The autoreload extension is already loaded. To reload it, use:
  %reload_ext autoreload


# Load the data

In [3]:
import datetime
from helpers import *

height, weight, gender = load_data(sub_sample=False, add_outlier=False)
x, mean_x, std_x = standardize(height)
y, tx = build_model_data(x, weight)

In [4]:
y.shape, tx.shape

((10000,), (10000, 2))

### NB: throughout this laboratory the data has the following format: 
  * there are **N = 10000** data entries
  * **y** represents the column vector containing weight information -- that which we wish to predict/the output (see also the first page of $\texttt{exercise02.pdf}$). Its **shape** is **(N,)**.
  * **tx** represents the matrix $\tilde{X}$ formed by laterally concatenating a column vector of 1s to the column vector of height information -- the input data (see also the first page of $\texttt{exercise02.pdf}$). Its **shape** is **(N,2)**.
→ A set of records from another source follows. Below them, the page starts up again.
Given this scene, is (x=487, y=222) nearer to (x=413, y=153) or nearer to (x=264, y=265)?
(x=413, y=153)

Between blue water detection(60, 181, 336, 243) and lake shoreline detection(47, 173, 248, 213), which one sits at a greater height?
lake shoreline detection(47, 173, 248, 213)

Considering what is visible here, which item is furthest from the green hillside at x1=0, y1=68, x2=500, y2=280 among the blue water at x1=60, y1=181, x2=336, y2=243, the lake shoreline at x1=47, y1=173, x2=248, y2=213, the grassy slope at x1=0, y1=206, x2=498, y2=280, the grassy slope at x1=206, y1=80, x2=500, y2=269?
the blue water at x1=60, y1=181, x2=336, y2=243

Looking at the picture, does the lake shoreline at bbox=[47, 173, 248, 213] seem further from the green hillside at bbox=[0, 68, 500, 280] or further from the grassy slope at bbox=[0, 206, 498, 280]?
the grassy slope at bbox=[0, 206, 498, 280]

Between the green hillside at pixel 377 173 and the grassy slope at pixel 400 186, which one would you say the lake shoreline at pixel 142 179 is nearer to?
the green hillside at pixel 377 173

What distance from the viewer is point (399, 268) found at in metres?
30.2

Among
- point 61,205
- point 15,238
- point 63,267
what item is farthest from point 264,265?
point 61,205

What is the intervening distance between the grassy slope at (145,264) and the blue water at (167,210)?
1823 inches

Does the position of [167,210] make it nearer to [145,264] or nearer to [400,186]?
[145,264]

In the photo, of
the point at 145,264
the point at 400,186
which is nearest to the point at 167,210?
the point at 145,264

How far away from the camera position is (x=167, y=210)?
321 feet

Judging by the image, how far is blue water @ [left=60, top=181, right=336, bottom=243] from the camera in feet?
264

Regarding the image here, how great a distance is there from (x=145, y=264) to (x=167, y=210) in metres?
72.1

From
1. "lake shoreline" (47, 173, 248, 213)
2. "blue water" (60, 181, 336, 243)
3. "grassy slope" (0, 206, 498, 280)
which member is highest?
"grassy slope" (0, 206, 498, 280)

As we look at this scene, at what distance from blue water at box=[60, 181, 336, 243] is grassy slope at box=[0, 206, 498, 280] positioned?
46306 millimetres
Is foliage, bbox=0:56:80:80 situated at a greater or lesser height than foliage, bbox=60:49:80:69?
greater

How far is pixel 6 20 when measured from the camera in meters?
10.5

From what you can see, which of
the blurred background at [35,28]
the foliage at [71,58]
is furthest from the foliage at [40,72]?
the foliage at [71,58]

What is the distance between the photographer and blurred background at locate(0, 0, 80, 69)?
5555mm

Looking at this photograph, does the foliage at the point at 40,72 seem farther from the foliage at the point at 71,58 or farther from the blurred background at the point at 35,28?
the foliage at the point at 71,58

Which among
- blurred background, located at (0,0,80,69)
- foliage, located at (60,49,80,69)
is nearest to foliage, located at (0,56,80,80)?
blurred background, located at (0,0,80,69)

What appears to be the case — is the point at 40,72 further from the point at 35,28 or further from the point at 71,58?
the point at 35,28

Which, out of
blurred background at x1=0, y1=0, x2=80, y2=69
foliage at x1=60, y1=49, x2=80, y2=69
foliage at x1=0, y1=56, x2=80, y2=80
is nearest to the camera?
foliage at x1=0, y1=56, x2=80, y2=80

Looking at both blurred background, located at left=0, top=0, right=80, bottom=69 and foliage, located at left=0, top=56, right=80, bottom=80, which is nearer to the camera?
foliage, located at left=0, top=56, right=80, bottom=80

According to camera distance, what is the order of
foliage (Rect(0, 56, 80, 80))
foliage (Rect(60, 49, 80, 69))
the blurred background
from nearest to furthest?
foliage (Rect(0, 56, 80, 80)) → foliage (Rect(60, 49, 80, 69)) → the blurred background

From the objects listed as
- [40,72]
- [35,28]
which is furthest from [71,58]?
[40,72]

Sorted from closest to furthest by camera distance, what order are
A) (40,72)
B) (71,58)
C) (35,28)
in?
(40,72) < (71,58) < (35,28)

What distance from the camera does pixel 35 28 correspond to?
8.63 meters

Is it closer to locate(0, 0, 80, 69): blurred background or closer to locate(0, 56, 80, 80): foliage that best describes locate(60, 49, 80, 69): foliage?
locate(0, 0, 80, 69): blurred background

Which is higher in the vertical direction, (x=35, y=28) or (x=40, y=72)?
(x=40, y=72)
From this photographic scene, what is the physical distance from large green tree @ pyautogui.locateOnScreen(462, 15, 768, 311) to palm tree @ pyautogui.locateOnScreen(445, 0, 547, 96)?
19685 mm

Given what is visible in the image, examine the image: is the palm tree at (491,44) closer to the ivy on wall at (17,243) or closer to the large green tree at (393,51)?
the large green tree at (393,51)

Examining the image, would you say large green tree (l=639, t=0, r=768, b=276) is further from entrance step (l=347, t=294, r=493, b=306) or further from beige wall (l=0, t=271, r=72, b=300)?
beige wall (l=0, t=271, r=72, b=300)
# 1. Computing the Cost Function
Fill in the `compute_loss` function below:

In [5]:
def compute_loss(y, tx, w):
    """Calculate the loss using either MSE or MAE.

    Args:
        y: numpy array of shape=(N, )
        tx: numpy array of shape=(N,2)
        w: numpy array of shape=(2,). The vector of model parameters.

    Returns:
        the value of the loss (a scalar), corresponding to the input parameters w.
    """
    e = y - tx.dot(w)
    N = y.shape[0]
    
    # MSE
    #return 1/(2*N) * e.dot(e)

    # MAE
    return 1/(2*N) * np.sum(np.abs(e))
    

# 2. Grid Search

Fill in the function `grid_search()` below:

In [6]:
# from costs import *


def grid_search(y, tx, grid_w0, grid_w1):
    """Algorithm for grid search.

    Args:
        y: numpy array of shape=(N, )
        tx: numpy array of shape=(N,2)
        grid_w0: numpy array of shape=(num_grid_pts_w0, ). A 1D array containing num_grid_pts_w0 values of parameter w0 to be tested in the grid search.
        grid_w1: numpy array of shape=(num_grid_pts_w1, ). A 1D array containing num_grid_pts_w1 values of parameter w1 to be tested in the grid search.

    Returns:
        losses: numpy array of shape=(num_grid_pts_w0, num_grid_pts_w1). A 2D array containing the loss value for each combination of w0 and w1
    """

    losses = np.zeros(((len(grid_w0)), len(grid_w1)))
    
    
    for i in range(len(grid_w0)):
        for j in range(len(grid_w1)):
            losses[i,j] = compute_loss(y, tx, np.array((grid_w0[i], grid_w1[j])))
        
    return losses

Let us play with the grid search demo now!

In [7]:
from grid_search import generate_w, get_best_parameters
from plots import grid_visualization

# Generate the grid of parameters to be swept
grid_w0, grid_w1 = generate_w(num_intervals=50)

# Start the grid search
start_time = datetime.datetime.now()
grid_losses = grid_search(y, tx, grid_w0, grid_w1)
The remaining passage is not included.